Sumber:
Pernahkah anda melihat antrian panjang sampai beratus-ratus meter?
fenomena antri bukan hanya manusia, ada juga antrian beratus gelon.
Gelon berbagai macam volume dan warna. Dari volume lima liter sampai dua
puluh lima liter, dari berwarna putih sampai berwarna kecoklat-coklatan
karena tidak pernah di cuci.
Mengapa muncul antrian
gelon? Apakah gelon ini untuk di jual? Sama sekali bukan. Minyak tanah
menjadi penyebab antrian gelon dari lorong pertama masuk ke lorong kedua
bahkan lorong ketiga. Yang lebih unik lagi, pemilik gelon ikut-ikutan
berdiri di samping gelonnya. Tak bisa dihindari pemilik gelon aduh
mulut, seorang ibu pusing berdiri di bawah terik matahari bahkan polisi
ikut mengamankan suasana “panas” baku angka peda (baku bawah pedang). Sangat ironis! Belum lagi setiap keluarga hanya mendapat jata (bagian) 5 per kepala keluarga di setiap lingkungan di mana ia (warga) berdomisili.

Cuplikan Data:
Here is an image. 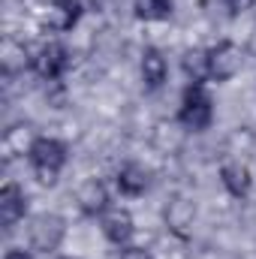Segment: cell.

...

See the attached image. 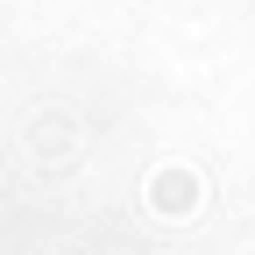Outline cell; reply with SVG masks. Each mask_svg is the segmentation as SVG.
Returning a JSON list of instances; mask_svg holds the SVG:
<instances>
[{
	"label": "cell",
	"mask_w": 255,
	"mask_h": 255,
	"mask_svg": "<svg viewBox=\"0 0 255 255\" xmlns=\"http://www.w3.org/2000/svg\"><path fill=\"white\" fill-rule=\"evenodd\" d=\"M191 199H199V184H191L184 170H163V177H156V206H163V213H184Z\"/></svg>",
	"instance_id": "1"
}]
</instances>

Soal Latihan 1: Menurut teks tentang antrian gelon, berapa kisaran volume gelon yang ada dalam antrian?
Soal Latihan 2:
Tentukan apakah setiap pernyataan berikut sesuai dengan teks tentang antrian gelon, lalu kutip kata-kata teks yang menjadi penentunya.
(a) Gelon-gelon dalam antrian itu dimaksudkan untuk dijual.
(b) Polisi ikut mengamankan suasana antrian.
(c) Pemilik gelon tidak berada di dekat gelonnya.
Soal Latihan 3: Teruskan teks tentang antrian gelon mulai setelah kalimat terakhirnya.

Jawaban Latihan 1: Dari lima liter sampai dua puluh lima liter.

Jawaban Latihan 2:
(a) Tidak: "Apakah gelon ini untuk di jual? Sama sekali bukan."
(b) Ya: "polisi ikut mengamankan suasana"
(c) Tidak: "pemilik gelon ikut-ikutan berdiri di samping gelonnya"

Jawaban Latihan 3:
Kelangkaan
minyak tanah belakangan ini menjadi topik menarik di bicarakan
masyarakat kota Manado. Menariknya, isu kelangkaan minyak tanah memicu
meningkatnya harga minyak tanah. Akibatnya, masyarakat seakan ‘dipaksa’
beralih dari kompor sumbu ke kompor gas.
Kalau tokh
gas akan menjadi bahan bakar masak-memasak, Mengapa banyak masyarakat
kota Manado masih mempertahankan minyak tanah dan “terjepit” rasa takut
jikalah suatu waktu kompor gas bisa menghanguskan rumahnya? Apakah ini
kurang kesiapan pemerintah memicu masyarakat pindah ke kompor gas? Belum
tambah lagi minyak tanah di jual seharga Rp 12.500 sampai Rp 15.000.
Harga empat kali lipat dari pangkalan minyak tanah ini, banyak di jual
di pasar-pasar. Alhasil, harga ini memicu masyarakat menderita bahkan
menderitakan masyarakat.
Untuk meminimalisir
penggunaan bahan baku minyak bumi yang tak bisa diperbaharui maka
sekarang ini muncul beberapa bahan baku yang dapat dibuat sebagai Bahan
Bakar Minyak (BBM). Bahan baku ini disebut bioetanol (C2H5OH). C2H5OH
adalah cairan biokimia dari proses fermentasi gula dari sumber
karbohidrat menggunakan bantuan mikroorganisme. Bahan bakunya yaitu Nira
bergula (sukrosa): nira tebu, nira nipah, nira sorgum manis, nira
kelapa, nira aren, nira siwalan, sari-buah mete; Bahan berpati: a.l.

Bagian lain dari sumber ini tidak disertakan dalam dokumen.